U.S. Army testers will get a crack at the software for the next-generation F-35 Joint Strike Fighter to make sure safety standards are up to par.
The Army’s Aviation and Missile Research Development and Engineering Center (AMRDEC) has been tapped to “perform independent software safety analyses” of the F-35, according to a U.S. Army release.
The single-engine, single-seat F-35 will be manufactured in three versions: a conventional-takeoff-and-landing variant for the Air Force, an aircraft-carrier variant for the Navy, and a short-takeoff/vertical landing variant for the Marine Corps and the U.K. Royal Air Force and Royal Navy.
The Software Airworthiness and Safety Lab, or SASL, which is a part of the Software Engineering Directorate at the Army Aviation and Missile Research Development and Engineering Center, or AMRDEC, will be responsible for performing an independent assessment of safety-critical software requirements, design and code that is embedded in the F-35 Aircraft operational flight program software.
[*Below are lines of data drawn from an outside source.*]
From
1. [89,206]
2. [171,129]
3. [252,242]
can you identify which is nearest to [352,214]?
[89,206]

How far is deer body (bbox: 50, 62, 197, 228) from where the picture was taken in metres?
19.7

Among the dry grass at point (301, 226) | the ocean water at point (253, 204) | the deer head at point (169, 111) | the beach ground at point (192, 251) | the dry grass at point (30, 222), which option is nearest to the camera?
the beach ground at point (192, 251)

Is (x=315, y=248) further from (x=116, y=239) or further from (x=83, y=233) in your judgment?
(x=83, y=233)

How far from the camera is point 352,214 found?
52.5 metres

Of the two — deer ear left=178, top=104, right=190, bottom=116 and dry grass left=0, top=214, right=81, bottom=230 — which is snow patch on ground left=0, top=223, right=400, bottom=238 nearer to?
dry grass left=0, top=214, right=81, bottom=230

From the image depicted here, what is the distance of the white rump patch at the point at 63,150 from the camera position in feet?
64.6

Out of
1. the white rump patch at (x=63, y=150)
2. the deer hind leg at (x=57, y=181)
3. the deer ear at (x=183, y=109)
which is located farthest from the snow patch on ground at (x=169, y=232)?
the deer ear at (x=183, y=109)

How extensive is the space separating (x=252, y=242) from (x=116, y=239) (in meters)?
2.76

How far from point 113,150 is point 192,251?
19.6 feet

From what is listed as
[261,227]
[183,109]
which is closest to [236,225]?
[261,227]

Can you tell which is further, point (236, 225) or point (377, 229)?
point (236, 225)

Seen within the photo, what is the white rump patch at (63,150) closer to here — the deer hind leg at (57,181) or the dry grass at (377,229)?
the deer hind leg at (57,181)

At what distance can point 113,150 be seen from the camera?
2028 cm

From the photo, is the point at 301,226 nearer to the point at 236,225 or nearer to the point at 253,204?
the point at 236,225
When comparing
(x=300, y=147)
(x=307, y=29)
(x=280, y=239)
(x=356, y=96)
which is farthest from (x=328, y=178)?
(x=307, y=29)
This highly integrated system is comprised of many parts including a propulsion system, weapons system and an autonomic logistics system.
“The F-35 has over 24 million lines of code and is clearly the most complex weapons system ever designed by the DOD,” James Lackey, AMRDEC’s Acting Director, said in a release. “The department’s decision to select the Software Engineering Directorate to provide the independent software safety evaluation speaks highly of our expertise, credibility and our past demonstrated successes.”